— start —
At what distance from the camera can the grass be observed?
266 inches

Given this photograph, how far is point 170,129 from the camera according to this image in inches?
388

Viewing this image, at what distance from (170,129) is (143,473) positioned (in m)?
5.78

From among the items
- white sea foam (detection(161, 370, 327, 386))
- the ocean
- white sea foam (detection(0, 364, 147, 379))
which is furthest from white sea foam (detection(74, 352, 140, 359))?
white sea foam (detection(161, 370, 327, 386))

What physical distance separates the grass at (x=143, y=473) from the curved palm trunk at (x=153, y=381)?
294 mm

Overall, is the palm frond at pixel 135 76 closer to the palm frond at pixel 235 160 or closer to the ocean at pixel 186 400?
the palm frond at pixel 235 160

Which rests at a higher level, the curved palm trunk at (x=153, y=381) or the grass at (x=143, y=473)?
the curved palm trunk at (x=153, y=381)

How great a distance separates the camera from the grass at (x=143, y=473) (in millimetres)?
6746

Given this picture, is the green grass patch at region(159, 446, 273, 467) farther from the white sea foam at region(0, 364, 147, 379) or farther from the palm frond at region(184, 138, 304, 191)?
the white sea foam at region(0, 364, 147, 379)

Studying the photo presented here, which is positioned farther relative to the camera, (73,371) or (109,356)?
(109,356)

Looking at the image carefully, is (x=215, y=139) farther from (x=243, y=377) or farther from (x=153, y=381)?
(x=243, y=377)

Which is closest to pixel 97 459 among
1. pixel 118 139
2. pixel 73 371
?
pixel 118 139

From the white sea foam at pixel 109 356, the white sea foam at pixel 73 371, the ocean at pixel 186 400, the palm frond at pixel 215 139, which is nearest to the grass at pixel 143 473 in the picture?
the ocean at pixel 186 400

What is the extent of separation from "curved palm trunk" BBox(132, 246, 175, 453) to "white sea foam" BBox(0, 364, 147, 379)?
— end —
PROMPT: Copy out all of the data above, putting "lawn" in place of every "grass" and leaving everything else unchanged.

FULL RESPONSE:
At what distance from the camera can the lawn be observed?
266 inches

Given this photograph, how far is point 170,129 from the camera according to this image in inches?
388

Viewing this image, at what distance from (170,129) is (143,473) positioned (in m)?
5.78

From among the items
- white sea foam (detection(161, 370, 327, 386))
- the ocean
- white sea foam (detection(0, 364, 147, 379))
which is furthest from white sea foam (detection(74, 352, 140, 359))?
white sea foam (detection(161, 370, 327, 386))

What physical distance separates the lawn at (x=143, y=473) from the curved palm trunk at (x=153, y=381)?
294 mm

Overall, is the palm frond at pixel 135 76 closer to the palm frond at pixel 235 160 or closer to the ocean at pixel 186 400?
the palm frond at pixel 235 160

Which rests at a higher level, the curved palm trunk at (x=153, y=381) or the lawn at (x=143, y=473)?
the curved palm trunk at (x=153, y=381)

How great a distance separates the camera from the lawn at (x=143, y=473) (in millimetres)?
6746

Given this picture, is the green lawn patch at region(159, 446, 273, 467) farther from the white sea foam at region(0, 364, 147, 379) or farther from the palm frond at region(184, 138, 304, 191)?
the white sea foam at region(0, 364, 147, 379)

Studying the photo presented here, which is positioned farther relative to the camera, (73,371) or (109,356)?
(109,356)

Looking at the image carefully, is (x=215, y=139) farther from (x=243, y=377) or farther from (x=153, y=381)?
(x=243, y=377)

Which is closest to pixel 97 459 among
1. pixel 118 139
2. pixel 73 371
?
pixel 118 139

From the white sea foam at pixel 109 356, the white sea foam at pixel 73 371, the ocean at pixel 186 400, the palm frond at pixel 215 139, which is nearest to the lawn at pixel 143 473 in the picture?
the ocean at pixel 186 400

What is the extent of separation from "curved palm trunk" BBox(132, 246, 175, 453) to "white sea foam" BBox(0, 364, 147, 379)?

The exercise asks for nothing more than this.